Las altas temperaturas registradas en los últimos días en Asturias hacen que, inevitablemente, cambiemos nuestra rutina. Los abanicos se agitan más que nunca, los ventiladores se encienden a máxima potencia y hay quienes evitan salir a la calle en las horas punta. Lo que también se ve afectado durante estas olas de calor es nuestra rutina de sueño. Pero ¿realmente se duerme peor en verano? ¿Cómo podemos mantener una buena higiene del sueño a pesar de las altas temperaturas?
«En verano se duerme peor», asegura Celia García Malo, neuróloga experta en medicina del sueño. Y son varios los factores que influyen. Por un lado, es más fácil dormir con frío que con calor. «Una cosa muy importante que debe ocurrir en nuestro cuerpo para que podamos conciliar el sueño y dormir de una manera normal y reparadora es que nuestra temperatura corporal debe bajar. Cuando las temperaturas son más altas, nuestro cuerpo tiene más dificultades para regular la temperatura corporal», explica.
Por otro lado, las altas temperaturas hacen que abramos las ventanas para dormir, lo que puede suponer una mayor exposición al ruido. Además, el aumento de las horas de luz hace que nos acostemos más tarde de lo habitual. «En verano tenemos más vida social y retrasamos los horarios. Esto hace que nos acostemos más tarde o que, si nos metemos en la cama cuando aún hay luz, nos cueste más conciliar el sueño», señala García.
Todo ello repercute, además, en el desarrollo de nuestra vida diaria. El calor nos lleva a un estado de privación de sueño, lo que puede provocar que durante el día «estemos más bajos de ánimo, con más dificultad para desarrollar nuestras tareas, con una peor concentración e incluso con falta de energía».
El calor puede ser, además, un indicador de la brecha social y económica en el descanso. Las personas con una renta más elevada pueden acceder con mayor facilidad a sistemas de climatización, como el aire acondicionado, «y pueden mantenerlo encendido durante todo el día, mientras que la gente que vive en viviendas más precarias o que no tiene esa posibilidad se ve obligada a dormir con las ventanas abiertas».
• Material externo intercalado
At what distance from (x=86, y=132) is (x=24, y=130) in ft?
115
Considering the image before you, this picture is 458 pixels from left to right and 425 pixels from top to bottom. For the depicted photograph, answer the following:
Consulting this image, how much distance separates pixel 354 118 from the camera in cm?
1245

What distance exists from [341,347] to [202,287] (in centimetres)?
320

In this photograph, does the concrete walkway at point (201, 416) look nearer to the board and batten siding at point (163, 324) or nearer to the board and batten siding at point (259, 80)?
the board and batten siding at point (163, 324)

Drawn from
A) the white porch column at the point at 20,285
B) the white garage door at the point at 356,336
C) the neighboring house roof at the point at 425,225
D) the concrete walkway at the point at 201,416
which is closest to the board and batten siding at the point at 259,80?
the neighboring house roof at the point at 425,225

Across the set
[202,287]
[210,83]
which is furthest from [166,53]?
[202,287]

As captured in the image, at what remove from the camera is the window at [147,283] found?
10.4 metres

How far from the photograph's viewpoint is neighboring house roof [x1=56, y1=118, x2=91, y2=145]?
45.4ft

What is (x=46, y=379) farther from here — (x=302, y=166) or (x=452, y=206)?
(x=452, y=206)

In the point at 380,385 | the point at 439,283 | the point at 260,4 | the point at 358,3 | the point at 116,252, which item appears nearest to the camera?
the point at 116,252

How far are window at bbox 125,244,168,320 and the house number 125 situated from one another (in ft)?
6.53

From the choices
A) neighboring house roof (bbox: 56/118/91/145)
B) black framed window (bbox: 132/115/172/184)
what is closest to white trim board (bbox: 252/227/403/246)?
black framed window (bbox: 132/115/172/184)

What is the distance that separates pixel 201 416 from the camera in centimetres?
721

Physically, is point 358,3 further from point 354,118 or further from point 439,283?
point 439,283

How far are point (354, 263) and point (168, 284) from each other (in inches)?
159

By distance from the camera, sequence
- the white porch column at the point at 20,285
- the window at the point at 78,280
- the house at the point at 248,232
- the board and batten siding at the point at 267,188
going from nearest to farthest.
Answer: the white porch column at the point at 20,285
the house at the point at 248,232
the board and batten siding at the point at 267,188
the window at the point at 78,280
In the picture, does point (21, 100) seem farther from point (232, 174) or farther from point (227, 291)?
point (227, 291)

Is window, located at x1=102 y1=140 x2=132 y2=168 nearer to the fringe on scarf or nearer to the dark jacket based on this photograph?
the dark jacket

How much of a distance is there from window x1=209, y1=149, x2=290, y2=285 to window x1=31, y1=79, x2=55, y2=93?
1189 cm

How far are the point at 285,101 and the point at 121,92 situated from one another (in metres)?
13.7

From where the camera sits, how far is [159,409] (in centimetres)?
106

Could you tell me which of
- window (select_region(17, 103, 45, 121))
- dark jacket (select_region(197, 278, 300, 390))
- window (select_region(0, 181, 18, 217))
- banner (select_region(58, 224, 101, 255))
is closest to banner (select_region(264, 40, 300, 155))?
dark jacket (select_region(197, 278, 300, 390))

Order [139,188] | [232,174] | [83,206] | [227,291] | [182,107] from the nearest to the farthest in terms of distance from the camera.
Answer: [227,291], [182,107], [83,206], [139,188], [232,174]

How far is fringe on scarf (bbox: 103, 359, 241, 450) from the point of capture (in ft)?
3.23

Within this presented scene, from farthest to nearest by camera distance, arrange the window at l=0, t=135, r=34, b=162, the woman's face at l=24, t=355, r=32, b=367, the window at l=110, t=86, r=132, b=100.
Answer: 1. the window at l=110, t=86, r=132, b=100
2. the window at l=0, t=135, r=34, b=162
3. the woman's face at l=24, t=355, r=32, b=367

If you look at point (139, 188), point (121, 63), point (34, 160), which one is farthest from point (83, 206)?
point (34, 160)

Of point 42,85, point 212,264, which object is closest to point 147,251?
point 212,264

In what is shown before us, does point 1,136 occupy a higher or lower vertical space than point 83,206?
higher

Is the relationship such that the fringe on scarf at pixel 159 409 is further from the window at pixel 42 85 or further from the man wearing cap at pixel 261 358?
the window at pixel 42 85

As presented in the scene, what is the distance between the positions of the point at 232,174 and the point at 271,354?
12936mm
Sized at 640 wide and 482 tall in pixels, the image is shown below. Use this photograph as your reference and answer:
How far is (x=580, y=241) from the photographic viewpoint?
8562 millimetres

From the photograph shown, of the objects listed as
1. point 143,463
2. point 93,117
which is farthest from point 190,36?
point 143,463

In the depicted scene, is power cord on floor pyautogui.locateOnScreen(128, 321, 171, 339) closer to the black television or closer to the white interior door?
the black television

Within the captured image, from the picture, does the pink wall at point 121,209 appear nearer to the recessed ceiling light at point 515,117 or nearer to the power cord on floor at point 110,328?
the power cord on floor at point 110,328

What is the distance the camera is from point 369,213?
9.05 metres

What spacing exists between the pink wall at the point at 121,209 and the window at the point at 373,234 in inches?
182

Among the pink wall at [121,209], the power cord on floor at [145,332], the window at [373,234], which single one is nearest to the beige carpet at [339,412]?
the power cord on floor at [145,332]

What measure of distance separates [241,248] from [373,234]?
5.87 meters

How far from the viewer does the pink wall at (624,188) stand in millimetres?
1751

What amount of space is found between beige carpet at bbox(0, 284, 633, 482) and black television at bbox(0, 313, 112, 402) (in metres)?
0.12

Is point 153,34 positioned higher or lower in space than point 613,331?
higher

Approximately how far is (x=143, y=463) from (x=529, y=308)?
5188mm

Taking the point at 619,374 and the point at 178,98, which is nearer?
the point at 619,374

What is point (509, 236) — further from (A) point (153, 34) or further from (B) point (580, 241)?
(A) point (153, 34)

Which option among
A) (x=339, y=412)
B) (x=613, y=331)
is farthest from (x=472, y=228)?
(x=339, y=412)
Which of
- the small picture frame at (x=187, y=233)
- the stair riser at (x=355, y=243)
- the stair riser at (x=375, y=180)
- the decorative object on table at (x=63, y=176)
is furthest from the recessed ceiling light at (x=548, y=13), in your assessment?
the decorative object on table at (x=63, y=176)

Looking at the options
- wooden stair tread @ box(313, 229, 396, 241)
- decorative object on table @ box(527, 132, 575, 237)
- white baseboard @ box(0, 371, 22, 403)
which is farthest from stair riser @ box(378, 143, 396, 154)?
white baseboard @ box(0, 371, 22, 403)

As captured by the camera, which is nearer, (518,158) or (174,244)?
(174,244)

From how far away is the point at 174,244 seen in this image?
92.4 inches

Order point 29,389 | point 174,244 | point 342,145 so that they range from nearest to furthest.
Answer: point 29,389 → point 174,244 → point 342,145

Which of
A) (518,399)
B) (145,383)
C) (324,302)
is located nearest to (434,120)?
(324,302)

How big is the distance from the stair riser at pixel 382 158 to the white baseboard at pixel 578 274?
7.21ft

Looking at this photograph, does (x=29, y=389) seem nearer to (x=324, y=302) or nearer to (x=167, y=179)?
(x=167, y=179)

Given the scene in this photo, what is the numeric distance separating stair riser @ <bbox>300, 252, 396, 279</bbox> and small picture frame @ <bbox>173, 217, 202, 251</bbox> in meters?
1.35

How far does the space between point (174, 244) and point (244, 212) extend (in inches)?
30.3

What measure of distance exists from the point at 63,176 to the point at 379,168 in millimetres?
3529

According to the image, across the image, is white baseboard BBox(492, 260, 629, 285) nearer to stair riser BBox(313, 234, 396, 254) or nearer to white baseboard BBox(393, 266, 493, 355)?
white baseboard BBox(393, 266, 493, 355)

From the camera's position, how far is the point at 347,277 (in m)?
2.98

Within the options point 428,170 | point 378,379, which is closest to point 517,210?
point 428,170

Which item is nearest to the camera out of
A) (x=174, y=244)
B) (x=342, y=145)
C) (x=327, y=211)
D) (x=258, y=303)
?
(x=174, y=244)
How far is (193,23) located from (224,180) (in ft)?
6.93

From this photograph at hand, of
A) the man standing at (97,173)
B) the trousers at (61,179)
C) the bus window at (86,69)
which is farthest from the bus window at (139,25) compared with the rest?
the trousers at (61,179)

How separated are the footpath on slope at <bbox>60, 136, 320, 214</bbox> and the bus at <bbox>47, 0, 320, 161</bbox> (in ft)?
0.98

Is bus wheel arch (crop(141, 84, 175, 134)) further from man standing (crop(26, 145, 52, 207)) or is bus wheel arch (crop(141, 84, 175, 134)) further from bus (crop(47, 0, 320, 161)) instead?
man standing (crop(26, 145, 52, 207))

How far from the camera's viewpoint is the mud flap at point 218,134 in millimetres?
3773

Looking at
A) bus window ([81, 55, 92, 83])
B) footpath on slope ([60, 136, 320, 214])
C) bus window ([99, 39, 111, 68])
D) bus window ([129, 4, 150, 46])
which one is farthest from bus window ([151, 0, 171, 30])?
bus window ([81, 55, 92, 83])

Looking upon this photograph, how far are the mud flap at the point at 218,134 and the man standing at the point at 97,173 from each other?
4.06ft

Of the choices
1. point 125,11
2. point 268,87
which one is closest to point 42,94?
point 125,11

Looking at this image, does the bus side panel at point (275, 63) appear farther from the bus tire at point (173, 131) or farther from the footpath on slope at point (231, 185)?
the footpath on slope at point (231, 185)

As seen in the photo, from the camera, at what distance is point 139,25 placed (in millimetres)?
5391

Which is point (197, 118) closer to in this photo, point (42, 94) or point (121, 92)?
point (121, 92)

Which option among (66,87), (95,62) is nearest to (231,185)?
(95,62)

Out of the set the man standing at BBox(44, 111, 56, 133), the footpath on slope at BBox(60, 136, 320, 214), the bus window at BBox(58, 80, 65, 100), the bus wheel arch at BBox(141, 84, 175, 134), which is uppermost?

Entre los más afectados por las altas temperaturas a la hora de dormir se encuentran aquellas personas que ya padecen trastornos del sueño. Por ejemplo, «la gente que tiene apnea del sueño es mucho más vulnerable a que esto le afecte». Por otro lado, la alteración de los ciclos del sueño también puede favorecer el desarrollo o la cronificación de estos trastornos. «Dormir mal y dormir poco puede actuar como un desencadenante de un trastorno crónico del sueño. Uno puede empezar a dormir mal por una ola de calor y esto puede llegar a cronificarse y desarrollar ciertos mecanismos, como la ansiedad anticipatoria o el miedo a irse a dormir». En estos casos, asegura García, lo primordial es que la persona acuda cuanto antes al médico.
Pero ¿cómo podemos mantener una buena higiene del sueño durante las olas de calor? Para la neuróloga García son cuatro las claves fundamentales para lograr un buen descanso. En primer lugar, es primordial evitar la privación de sueño, es decir, «intentar respetar el número de horas que nos corresponde dormir para encontrarnos bien». Por otro lado, es esencial mantener una rutina y «no modificar en más de una o dos horas la hora a la que nos acostamos y nos levantamos». Además, «debemos intentar adecuar la temperatura del dormitorio antes de irnos a dormir». Por último, es importante llevar una dieta más ligera, «comiendo más vegetales, bebiendo agua y manteniéndonos hidratados».